▶ Texte donné
━━━━━━━━━━━━━━━━

2.1. Saisi d'un recours en matière de droit public, le Tribunal fédéral examine librement la violation du droit fédéral et du droit international (cf. art. 95 let. a et b, ainsi que 106 al. 1 LTF). Il n'examine cependant la violation de droits fondamentaux que si ce grief a été invoqué et motivé par la partie recourante (cf. art. 106 al. 2 LTF). Le Tribunal fédéral statue sur la base des faits constatés par l'autorité précédente (cf. art. 105 al. 1 LTF), à moins que ces faits n'aient été établis de façon manifestement inexacte ou en violation du droit au sens de l'art. 95 LTF (cf. art. 105 al. 2 LTF), ce que la partie recourante doit exposer, de manière circonstanciée (ATF 148 I 160 consid. 3; 145 V 188 consid. 2).
2.2. Dans leur recours, les intéressés étayent leur argumentation par des faits qui ne sont pas constatés dans l'arrêt attaqué. Il en va notamment ainsi de l'indépendance financière de leur fils aîné. Le recours ne contient toutefois pas de grief en lien avec l'établissement des faits: il n'est ainsi ni démontré ni même prétendu que les faits tels qu'établis par la cour cantonale l'auraient été de manière manifestement inexacte (art. 97 al. 1 LTF) ou arbitraire (art. 9 Cst.). Partant, le Tribunal fédéral statuera sur la base des faits constatés dans l'arrêt attaqué.
3.
Le litige porte sur la révocation des autorisations d'établissement des recourants et leur remplacement par des autorisations de séjour (rétrogradation), dont la prolongation a été subordonnée au respect d'exigences en matière d'intégration.
4.
Les dispositions et la jurisprudence topiques sont les suivantes.
4.1. Conformément à l'art. 63 al. 2 LEI (RS 142.20 [avant le 1er janvier 2019, LEtr; RO 2007 5437]), entré en vigueur le 1er janvier 2019, l'autorisation d'établissement peut être révoquée et remplacée par une autorisation de séjour, lorsque l'étranger ne remplit pas (ou plus) les critères d'intégration définis à l'art. 58a al. 1 LEI. Parmi ceux-ci figurent la participation à la vie économique ou l'acquisition d'une formation (58a al. 1 let. d LEI). A teneur de l'art. 77e de l'ordonnance fédérale du 24 octobre 2007 relative à l'admission, au séjour et à l'exercice d'une activité lucrative (OASA; RS 142.201), une personne participe à la vie économique lorsque son revenu, sa fortune ou des prestations de tiers auxquelles elle a droit lui permettent de couvrir le coût de la vie et de s'acquitter de son obligation d'entretien (al. 1); elle acquiert une formation lorsqu'elle suit une formation ou une formation continue (al. 2).

━━━━━━━━━━━━━━━━

▶ Entrées du corpus
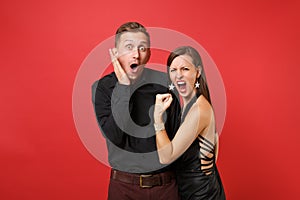 Fun expression young couple in black clothes shirt dress celebrating birthday holiday party on bright red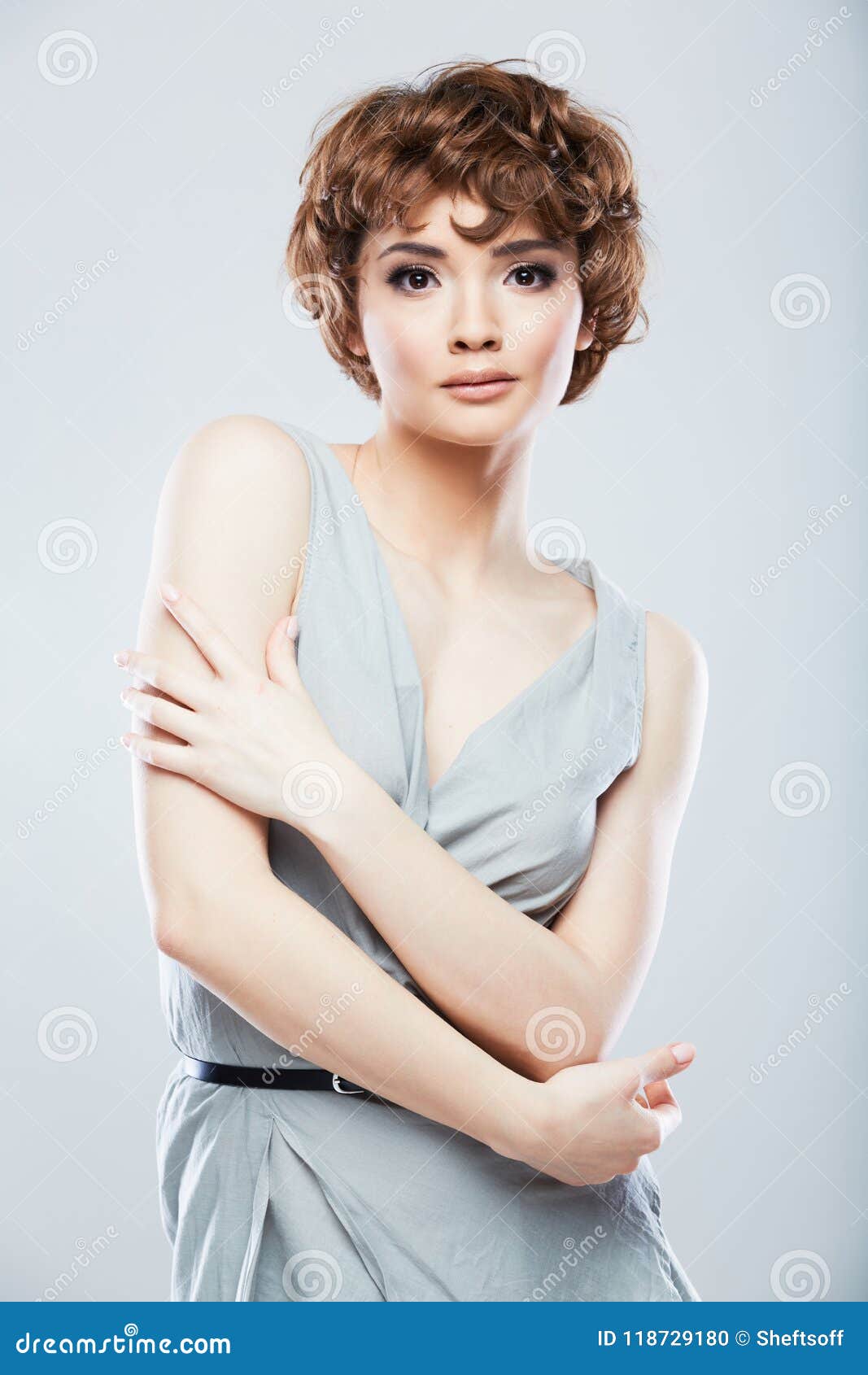 Young Model with Short Curly Hair Posing in Fashion Style at St Stock Photo  - Image of background, elegance: 118729180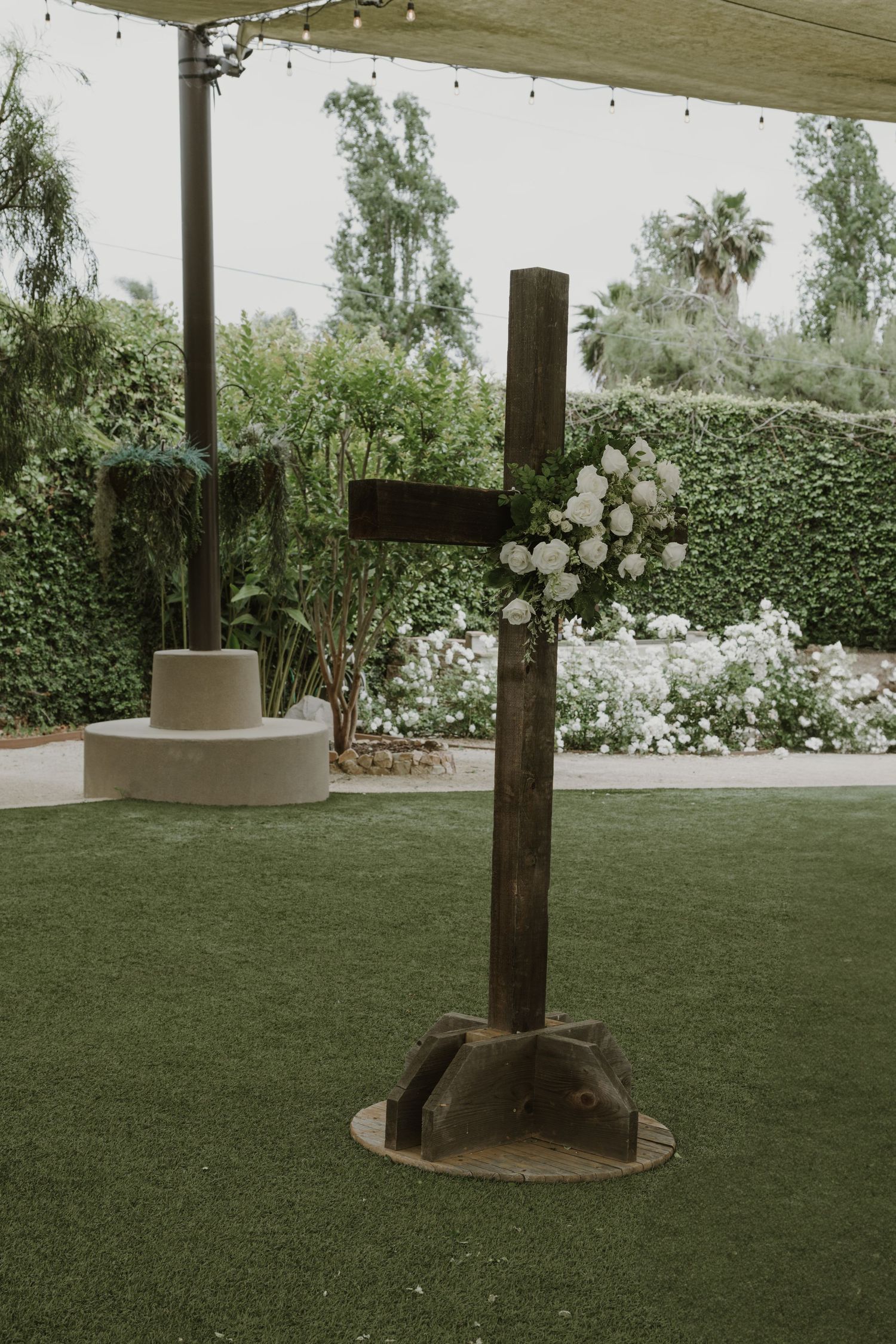Rustic wooden cross decorated with white roses on green lawn at an outdoor wedding ceremony venue.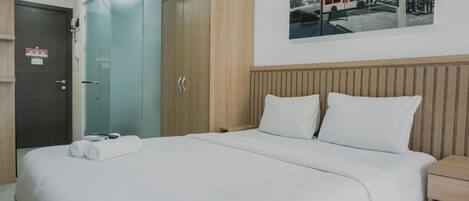 A hotel room with a large bed, a wooden wardrobe, a glass shower enclosure, and a cityscape painting on the wall.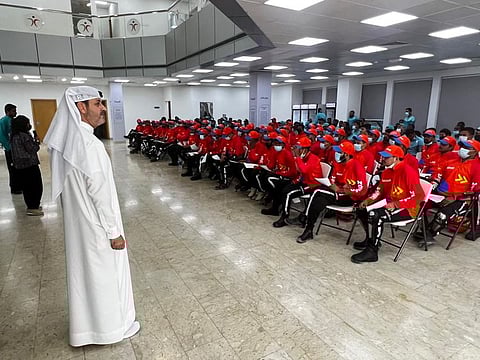 Labourers attending a training session conducted by the Permanent Committee for Labour Affairs in Dubai.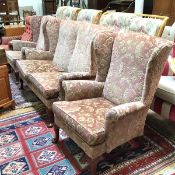 A Parker Knoll three piece wing easy drawing room suite comprising a two seater sofa and a pair of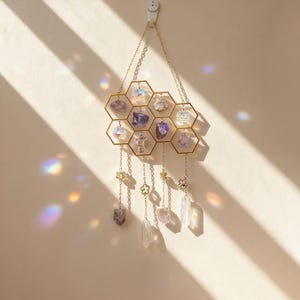 May include: A gold-coloured metal wall hanging with a honeycomb design, holding various crystals and gemstones. The crystals are in shades of purple, clear, and iridescent. Decorative chains with charms hang below. The wall hanging is suspended from a chain.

━━━━━━━━━━━━━━━━

▶ Travail demandé
**a)** Répondez aux questions suivantes d'après le texte donné.
(i) D'après le point 2.1, sur la base de quels faits le Tribunal fédéral statue-t-il ?
(ii) D'après le point 2.2, quel fait invoqué par les recourants n'est pas constaté dans l'arrêt attaqué ?
(iii) D'après le point 4.1, à quelle date l'art. 63 al. 2 LEI est-il entré en vigueur ?
**b)** Rédigez la suite du texte donné, consacré à la rétrogradation des autorisations d'établissement, à partir de sa dernière phrase.
Les entrées proviennent d'une autre source.

▶ Réponses par numéro
**a)**
(i) Sur la base des faits constatés par l'autorité précédente.
(ii) L'indépendance financière de leur fils aîné.
(iii) Le 1er janvier 2019.

**b)**
Selon la jurisprudence, une intégration réussie n'implique pas nécessairement la réalisation d'une trajectoire professionnelle particulièrement brillante au travers d'une activité exercée sans discontinuité. L'essentiel en la matière est que l'étranger subvienne à ses besoins, n'émarge pas à l'aide sociale et ne s'endette pas de manière disproportionnée (arrêts 2C_184/2024 du 29 août 2024 consid. 5.2; 2C_353/2023 du 22 novembre 2023 consid. 4.3.1; 2C_797/2022 du 22 mars 2023 consid. 3.3.3; 2C_145/2022 du 6 avril 2022 consid. 6.3). L'impact de l'endettement dans l'appréciation de l'intégration d'une personne dépend du montant des dettes, de leurs causes et du point de savoir si la personne les a remboursées ou s'y emploie de manière constante et efficace. L'évolution de la situation financière doit donc être prise en considération à cet égard (cf. arrêts 2C_723/2022 du 30 novembre 2022 consid. 4.1; 2C_847/2021 du 5 avril 2022 consid. 3.2.2 et les arrêts cités).
4.2. Selon la lettre de l'art. 63 al. 2 LEI, la rétrogradation peut déjà être prononcée lorsqu'il existe un déficit d'intégration. Il n'est pas nécessaire qu'un motif de révocation de l'autorisation d'établissement soit réalisé. La rétrogradation peut également concerner les autorisations d'établissement délivrées avant le 1er janvier 2019, à savoir sous l'empire de la LEtr (cf. ATF 148 II 1 consid. 2.3.1). Compte tenu de l'interdiction de la rétroactivité, la rétrogradation de ces autorisations doit toutefois se fonder essentiellement sur des faits ayant débuté après le 1er janvier 2019 ou qui se poursuivent après cette date; dans le cas contraire, il y aurait une rétroactivité (proprement dite) inadmissible (cf. ATF 148 II 1 consid. 5.3; cf. aussi arrêt 2C_723/2022 susmentionné consid. 4.3 et les arrêts cités). Il en découle que la rétrogradation selon l'art. 63 al. 2 LEI doit être liée à un défaut d'intégration qui est actuel (c'est-à-dire postérieur au 1er janvier 2019) et d'une certaine importance ("ein aktuelles Integrationsdefizit von einem gewissen Gewicht"); ce n'est qu'à cette condition qu'il existe un intérêt public suffisamment important à la rétrogradation des autorisations d'établissement délivrées sous l'ancien droit (ATF 148 II 1 consid. 5.3). Les éléments de fait survenus avant le 1er janvier 2019 peuvent néanmoins être pris en compte, afin d'apprécier la nouvelle situation à la lumière de l'ancienne et, en ce sens, de clarifier globalement l'origine et la persistance du déficit d'intégration (ATF 148 II 1 consid. 5.3; arrêt 2C_14/2024 du 4 septembre 2024 consid. 4.2 et les arrêts cités).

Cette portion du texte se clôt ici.